• **Available records**

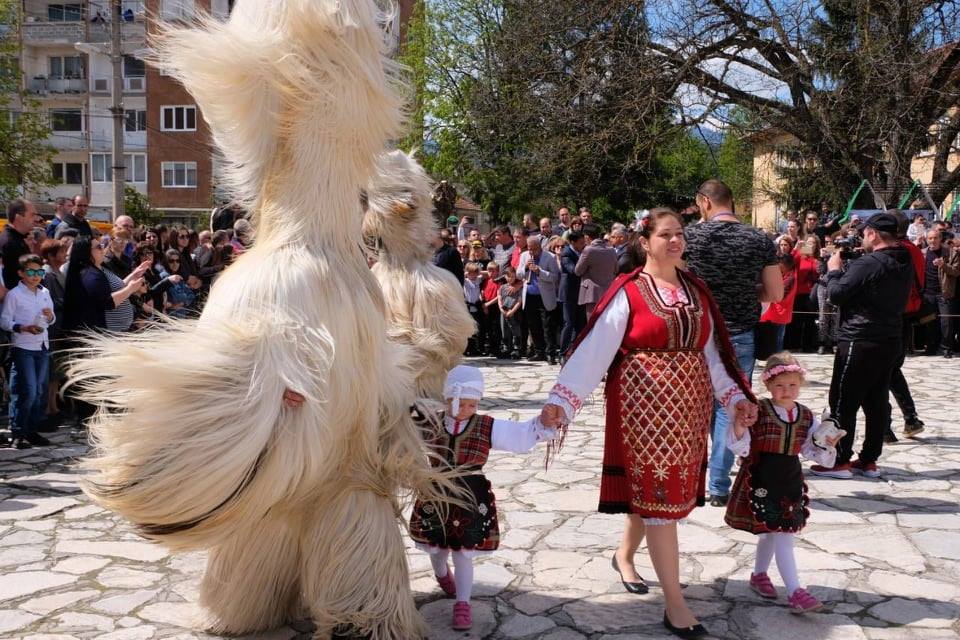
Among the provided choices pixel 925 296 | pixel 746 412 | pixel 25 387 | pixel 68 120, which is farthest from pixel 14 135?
pixel 746 412

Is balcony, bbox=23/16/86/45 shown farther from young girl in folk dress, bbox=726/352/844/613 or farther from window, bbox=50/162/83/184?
young girl in folk dress, bbox=726/352/844/613

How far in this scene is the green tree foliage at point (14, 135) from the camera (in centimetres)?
2767

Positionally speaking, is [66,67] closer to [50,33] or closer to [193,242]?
[50,33]

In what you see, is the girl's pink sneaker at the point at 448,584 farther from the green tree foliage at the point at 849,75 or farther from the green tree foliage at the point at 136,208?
the green tree foliage at the point at 136,208

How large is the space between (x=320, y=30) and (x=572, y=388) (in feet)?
5.59

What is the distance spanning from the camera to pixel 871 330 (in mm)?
6082

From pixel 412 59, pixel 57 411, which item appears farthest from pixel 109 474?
pixel 412 59

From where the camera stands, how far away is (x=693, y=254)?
5086 millimetres

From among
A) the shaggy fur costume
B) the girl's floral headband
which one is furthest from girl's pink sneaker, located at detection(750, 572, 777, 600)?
the shaggy fur costume

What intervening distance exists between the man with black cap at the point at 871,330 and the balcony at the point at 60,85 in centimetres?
4322

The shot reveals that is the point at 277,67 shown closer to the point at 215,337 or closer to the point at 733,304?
the point at 215,337

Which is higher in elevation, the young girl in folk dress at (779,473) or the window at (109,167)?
the window at (109,167)

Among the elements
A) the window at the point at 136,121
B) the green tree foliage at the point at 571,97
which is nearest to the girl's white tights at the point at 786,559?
the green tree foliage at the point at 571,97

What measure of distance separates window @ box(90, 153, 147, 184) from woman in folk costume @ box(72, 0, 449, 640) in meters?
43.2
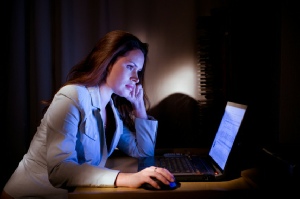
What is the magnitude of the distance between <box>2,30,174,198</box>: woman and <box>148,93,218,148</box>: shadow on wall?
1.11ft

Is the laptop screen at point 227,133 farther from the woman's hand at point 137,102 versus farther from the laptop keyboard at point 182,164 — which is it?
the woman's hand at point 137,102

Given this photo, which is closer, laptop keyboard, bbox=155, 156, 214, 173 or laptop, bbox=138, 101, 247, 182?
laptop, bbox=138, 101, 247, 182

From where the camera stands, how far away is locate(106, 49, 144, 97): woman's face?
58.1 inches

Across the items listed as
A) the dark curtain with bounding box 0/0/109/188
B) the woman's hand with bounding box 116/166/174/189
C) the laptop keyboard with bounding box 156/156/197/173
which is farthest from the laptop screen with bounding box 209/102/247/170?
the dark curtain with bounding box 0/0/109/188

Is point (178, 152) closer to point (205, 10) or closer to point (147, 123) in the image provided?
point (147, 123)

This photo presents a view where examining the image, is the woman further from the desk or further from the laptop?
the laptop

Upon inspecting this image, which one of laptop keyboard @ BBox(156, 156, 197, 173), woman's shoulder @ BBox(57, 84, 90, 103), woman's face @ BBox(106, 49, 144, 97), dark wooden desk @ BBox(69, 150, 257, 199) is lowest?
laptop keyboard @ BBox(156, 156, 197, 173)

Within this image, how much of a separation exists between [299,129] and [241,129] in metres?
0.42

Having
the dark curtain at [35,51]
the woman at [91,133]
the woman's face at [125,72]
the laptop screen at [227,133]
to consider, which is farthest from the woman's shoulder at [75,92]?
the dark curtain at [35,51]

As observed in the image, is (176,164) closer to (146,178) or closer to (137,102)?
(146,178)

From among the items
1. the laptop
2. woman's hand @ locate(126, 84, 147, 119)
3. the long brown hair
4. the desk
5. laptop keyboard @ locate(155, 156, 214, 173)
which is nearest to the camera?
the desk

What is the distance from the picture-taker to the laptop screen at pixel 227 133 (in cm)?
117

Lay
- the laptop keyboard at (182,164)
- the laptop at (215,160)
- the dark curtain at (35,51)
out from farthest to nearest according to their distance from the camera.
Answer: the dark curtain at (35,51), the laptop keyboard at (182,164), the laptop at (215,160)

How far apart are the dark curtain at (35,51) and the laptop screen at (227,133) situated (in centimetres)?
111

• **Goal of the exercise**
Write the lines out verbatim, from the one with "Upon inspecting this" through the last line of the entries, and stop there.

• **Exercise answer**
Upon inspecting this image, which one of laptop keyboard @ BBox(156, 156, 197, 173), woman's shoulder @ BBox(57, 84, 90, 103), woman's face @ BBox(106, 49, 144, 97), dark wooden desk @ BBox(69, 150, 257, 199) is lowest?
laptop keyboard @ BBox(156, 156, 197, 173)

Within this image, how much of a separation exists between [299,129] and [241,129] in metres?
0.42

Having
the dark curtain at [35,51]
the woman at [91,133]
the woman's face at [125,72]
the laptop screen at [227,133]
to consider, which is farthest from the woman's shoulder at [75,92]?
the dark curtain at [35,51]

As observed in the image, is (176,164) closer to (146,178) or closer to (137,102)?
(146,178)

From among the items
1. the laptop
2. woman's hand @ locate(126, 84, 147, 119)
3. the long brown hair
4. the desk
5. laptop keyboard @ locate(155, 156, 214, 173)
which is nearest to the camera?
the desk

What is the distance from the picture-taker to the laptop screen at pixel 227 133 (in cm)?
117

Lay
- the laptop keyboard at (182,164)
- the laptop at (215,160)
- the dark curtain at (35,51)
out from farthest to nearest according to their distance from the camera.
Answer: the dark curtain at (35,51), the laptop keyboard at (182,164), the laptop at (215,160)

How far apart are the dark curtain at (35,51) and the laptop screen at (227,133) situated (in centimetres)?
111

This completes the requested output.